* _Consignes de l'exercice_:
(A) Mettez à jour le passage sur le procès de Rivonia, en commençant à «Ahmed Kathrada, qui» et en terminant à «- Ufo Distribution)», en remplaçant «un excellent orateur» par «un brillant tribun».
(B) Prolongez le texte consacré au procès de Rivonia au-delà de sa dernière phrase.

* _Document source_:
Ahmed Kathrada, qui est décédé pendant le tournage du film, explique ainsi comment d'un commun accord le procès de Rivonia a été transformé en procès politique. D'où le choix fait par le groupe d'opter pour le plaidoyer, prononcé le 20 avril 1964, par Nelson Mandela, un excellent orateur. «J’ai lutté contre la domination blanche et j’ai lutté contre la domination noire. J’ai chéri l’idéal d’une société démocratique et libre dans laquelle toutes les personnes vivent ensemble en harmonie et avec des chances égales. C’est un idéal pour lequel je souhaite vivre et que j’espère accomplir. Mais si c’est nécessaire, c’est un idéal pour lequel je suis disposé à mourir.» 


  (Photo du film «L'Etat contre Mandela et les autres» (animation) - Ufo Distribution)

* _Données fournies_:
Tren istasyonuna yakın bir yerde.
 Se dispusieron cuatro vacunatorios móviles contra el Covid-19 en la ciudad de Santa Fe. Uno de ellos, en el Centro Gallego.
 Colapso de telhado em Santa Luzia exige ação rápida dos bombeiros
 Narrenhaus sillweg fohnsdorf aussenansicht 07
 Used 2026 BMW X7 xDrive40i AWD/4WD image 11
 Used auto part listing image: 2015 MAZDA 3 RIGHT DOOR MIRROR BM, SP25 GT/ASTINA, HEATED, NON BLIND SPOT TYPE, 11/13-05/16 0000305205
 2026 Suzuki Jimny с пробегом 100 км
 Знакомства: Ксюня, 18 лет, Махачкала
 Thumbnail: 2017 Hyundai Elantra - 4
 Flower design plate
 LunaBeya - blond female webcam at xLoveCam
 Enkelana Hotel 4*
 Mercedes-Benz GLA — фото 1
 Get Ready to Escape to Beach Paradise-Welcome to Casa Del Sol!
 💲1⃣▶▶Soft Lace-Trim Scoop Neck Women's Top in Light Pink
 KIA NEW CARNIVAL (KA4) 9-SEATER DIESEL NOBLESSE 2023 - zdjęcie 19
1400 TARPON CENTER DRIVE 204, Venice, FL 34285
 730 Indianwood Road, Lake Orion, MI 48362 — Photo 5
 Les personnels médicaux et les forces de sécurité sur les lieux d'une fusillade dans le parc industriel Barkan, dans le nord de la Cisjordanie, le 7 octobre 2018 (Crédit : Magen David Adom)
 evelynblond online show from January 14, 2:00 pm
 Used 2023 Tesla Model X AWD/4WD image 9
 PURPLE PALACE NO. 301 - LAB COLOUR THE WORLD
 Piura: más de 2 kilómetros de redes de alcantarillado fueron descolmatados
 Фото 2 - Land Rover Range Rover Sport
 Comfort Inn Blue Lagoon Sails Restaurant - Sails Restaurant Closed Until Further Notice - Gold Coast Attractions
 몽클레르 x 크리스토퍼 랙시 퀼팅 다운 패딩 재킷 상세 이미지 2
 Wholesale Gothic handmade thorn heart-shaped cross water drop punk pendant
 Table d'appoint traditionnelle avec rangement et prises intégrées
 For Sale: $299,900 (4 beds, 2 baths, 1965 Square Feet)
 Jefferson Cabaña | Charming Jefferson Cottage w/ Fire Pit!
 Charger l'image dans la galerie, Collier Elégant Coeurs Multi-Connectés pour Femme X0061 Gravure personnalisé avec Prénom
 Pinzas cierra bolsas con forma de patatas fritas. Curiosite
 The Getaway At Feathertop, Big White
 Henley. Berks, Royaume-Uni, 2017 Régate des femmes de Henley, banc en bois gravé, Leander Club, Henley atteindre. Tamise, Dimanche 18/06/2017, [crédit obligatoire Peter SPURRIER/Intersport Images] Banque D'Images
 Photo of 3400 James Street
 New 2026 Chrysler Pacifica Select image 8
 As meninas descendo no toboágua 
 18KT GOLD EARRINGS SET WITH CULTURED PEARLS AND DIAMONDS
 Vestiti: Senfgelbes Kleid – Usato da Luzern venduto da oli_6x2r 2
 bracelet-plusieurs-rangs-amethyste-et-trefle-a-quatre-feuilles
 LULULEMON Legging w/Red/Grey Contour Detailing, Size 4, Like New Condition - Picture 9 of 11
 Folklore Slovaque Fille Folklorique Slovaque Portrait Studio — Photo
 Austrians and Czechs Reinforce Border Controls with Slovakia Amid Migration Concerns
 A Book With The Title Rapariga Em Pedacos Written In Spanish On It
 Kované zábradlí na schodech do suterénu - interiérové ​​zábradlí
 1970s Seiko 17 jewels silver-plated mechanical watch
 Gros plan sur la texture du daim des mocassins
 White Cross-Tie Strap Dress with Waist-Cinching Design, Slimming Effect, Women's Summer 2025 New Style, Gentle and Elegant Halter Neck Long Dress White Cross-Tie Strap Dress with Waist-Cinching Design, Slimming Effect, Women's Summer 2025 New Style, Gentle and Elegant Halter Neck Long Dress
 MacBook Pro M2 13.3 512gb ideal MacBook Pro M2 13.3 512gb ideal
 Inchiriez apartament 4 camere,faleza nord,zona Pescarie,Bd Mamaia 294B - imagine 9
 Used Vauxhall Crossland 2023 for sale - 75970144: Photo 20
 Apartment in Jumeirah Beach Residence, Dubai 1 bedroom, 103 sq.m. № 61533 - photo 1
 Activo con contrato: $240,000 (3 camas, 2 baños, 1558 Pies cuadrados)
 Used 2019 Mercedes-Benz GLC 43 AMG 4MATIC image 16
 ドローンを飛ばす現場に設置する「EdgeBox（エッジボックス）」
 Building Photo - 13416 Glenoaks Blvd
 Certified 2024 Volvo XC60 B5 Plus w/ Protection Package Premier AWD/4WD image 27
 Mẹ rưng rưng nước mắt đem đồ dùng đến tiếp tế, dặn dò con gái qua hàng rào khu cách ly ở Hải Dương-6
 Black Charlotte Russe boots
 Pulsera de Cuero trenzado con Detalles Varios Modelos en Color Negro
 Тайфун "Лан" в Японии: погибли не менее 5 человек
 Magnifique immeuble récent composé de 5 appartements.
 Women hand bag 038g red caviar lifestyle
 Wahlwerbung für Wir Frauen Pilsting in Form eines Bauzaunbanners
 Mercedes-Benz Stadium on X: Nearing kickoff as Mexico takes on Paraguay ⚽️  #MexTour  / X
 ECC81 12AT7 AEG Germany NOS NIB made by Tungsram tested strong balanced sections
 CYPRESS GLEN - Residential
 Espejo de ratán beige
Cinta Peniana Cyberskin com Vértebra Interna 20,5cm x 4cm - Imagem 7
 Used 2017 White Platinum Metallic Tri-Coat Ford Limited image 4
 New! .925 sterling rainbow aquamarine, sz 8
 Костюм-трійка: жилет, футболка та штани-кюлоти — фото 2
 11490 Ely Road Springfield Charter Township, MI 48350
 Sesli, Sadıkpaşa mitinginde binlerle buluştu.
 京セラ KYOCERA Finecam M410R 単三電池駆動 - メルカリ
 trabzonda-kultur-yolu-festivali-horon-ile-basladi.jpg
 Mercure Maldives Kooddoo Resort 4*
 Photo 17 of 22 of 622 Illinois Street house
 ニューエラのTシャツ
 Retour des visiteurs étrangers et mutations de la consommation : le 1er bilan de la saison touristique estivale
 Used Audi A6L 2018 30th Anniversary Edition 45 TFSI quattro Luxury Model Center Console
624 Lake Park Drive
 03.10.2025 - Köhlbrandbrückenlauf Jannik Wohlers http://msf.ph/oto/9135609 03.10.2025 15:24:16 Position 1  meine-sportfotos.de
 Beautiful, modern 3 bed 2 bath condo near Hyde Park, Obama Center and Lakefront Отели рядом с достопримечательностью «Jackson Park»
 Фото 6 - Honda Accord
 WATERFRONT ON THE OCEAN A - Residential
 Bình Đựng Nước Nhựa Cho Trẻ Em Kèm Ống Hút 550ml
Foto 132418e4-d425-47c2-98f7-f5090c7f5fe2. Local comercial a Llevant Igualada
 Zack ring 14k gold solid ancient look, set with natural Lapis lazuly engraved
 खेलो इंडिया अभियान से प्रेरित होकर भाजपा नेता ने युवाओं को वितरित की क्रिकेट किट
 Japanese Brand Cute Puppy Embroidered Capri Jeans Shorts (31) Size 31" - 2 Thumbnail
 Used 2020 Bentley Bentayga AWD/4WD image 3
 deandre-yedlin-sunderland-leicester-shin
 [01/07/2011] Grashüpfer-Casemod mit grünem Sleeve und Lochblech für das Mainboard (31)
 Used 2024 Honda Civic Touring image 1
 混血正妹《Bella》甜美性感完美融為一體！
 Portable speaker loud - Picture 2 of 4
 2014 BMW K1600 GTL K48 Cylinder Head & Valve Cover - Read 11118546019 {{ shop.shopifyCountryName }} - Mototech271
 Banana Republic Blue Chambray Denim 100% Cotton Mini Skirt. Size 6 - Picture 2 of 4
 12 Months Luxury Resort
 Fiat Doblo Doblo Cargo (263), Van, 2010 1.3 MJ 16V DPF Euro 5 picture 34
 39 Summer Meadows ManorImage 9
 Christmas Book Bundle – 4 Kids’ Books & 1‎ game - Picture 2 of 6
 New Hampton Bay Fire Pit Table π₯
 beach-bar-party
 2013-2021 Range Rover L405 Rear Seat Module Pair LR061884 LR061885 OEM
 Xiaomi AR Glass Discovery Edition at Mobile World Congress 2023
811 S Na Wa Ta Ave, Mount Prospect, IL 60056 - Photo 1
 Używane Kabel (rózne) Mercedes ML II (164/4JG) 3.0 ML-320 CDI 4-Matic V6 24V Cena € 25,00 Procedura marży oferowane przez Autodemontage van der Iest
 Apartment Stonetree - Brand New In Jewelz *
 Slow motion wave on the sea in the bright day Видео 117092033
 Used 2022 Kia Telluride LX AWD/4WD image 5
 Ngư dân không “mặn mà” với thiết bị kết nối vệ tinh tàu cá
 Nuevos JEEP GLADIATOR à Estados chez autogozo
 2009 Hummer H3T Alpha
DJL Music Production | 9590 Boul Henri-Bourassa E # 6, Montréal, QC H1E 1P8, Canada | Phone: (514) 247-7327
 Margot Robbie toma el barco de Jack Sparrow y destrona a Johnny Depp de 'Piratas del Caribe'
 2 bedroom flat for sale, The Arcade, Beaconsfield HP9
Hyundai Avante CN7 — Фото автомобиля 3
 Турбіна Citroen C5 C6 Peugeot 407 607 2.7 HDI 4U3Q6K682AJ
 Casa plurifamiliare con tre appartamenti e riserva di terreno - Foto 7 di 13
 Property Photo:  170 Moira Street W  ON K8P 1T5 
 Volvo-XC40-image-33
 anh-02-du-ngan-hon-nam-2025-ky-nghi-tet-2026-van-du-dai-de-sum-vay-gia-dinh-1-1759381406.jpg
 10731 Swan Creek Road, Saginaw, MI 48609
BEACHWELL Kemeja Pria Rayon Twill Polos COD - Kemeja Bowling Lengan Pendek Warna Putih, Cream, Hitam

* _Réponses par consigne_:
(A)
Ahmed Kathrada, qui est décédé pendant le tournage du film, explique ainsi comment d'un commun accord le procès de Rivonia a été transformé en procès politique. D'où le choix fait par le groupe d'opter pour le plaidoyer, prononcé le 20 avril 1964, par Nelson Mandela, un brillant tribun. «J’ai lutté contre la domination blanche et j’ai lutté contre la domination noire. J’ai chéri l’idéal d’une société démocratique et libre dans laquelle toutes les personnes vivent ensemble en harmonie et avec des chances égales. C’est un idéal pour lequel je souhaite vivre et que j’espère accomplir. Mais si c’est nécessaire, c’est un idéal pour lequel je suis disposé à mourir.» 


  (Photo du film «L'Etat contre Mandela et les autres» (animation) - Ufo Distribution)

(B)
Une œuvre instructive et nécessaire
D'un côté, l'avocat porte-voix, de l'autre, la tête pensante politique, Walter Sisulu qui se pliera, lui, à l'interrogatoire mené par le procureur Percy Yutar diabolisé sous la plume de l'artiste Oerd van Cuijlenborg. A l'instar du juge Quartus de Wet, président de la Cour, avec lequel il incarne l'accusation. Leur présence menaçante plane sur les militants anti-apartheid. Et le fils du premier, David Yutar, témoigne du zèle mis par son père, juif, au service d'un pouvoir sud-africain suprémaciste et antisémite. L'Etat contre Mandela et les autres est émaillé de documents d'archives qui rappellent le contexte qui prévaut dans l'Afrique du Sud où certaines annonces publicitaires assimilent tout simplement les Noirs... à des chevaux.

Au delà d'un bel hommage aux accusés de Rivonia et à tous ceux qui les ont soutenus, les choix formels et la qualité de la matière documentaire font du film une oeuvre nécessaire au moment où les libertés individuelles sont menacées, les discours haineux et racistes se multiplient et où l'oppression gagne du terrain un peu partout dans le monde. Le film de Nicolas Champeaux et Gilles Porte permet d'accéder à des hommes ordinaires qui ont eu le courage de défendre leurs convictions. Le documentaire rappelle combien la lutte contre toutes les formes d'inégalité, en particulier le racisme, ne peut être le combat exclusif des victimes mais celui de toute l'humanité se dressant comme un seul Homme. Cette reconstitution du procès de Rivonia, alors même que beaucoup des principaux protagonistes ont disparu, apparaît comme une salvatrice piqûre de rappel.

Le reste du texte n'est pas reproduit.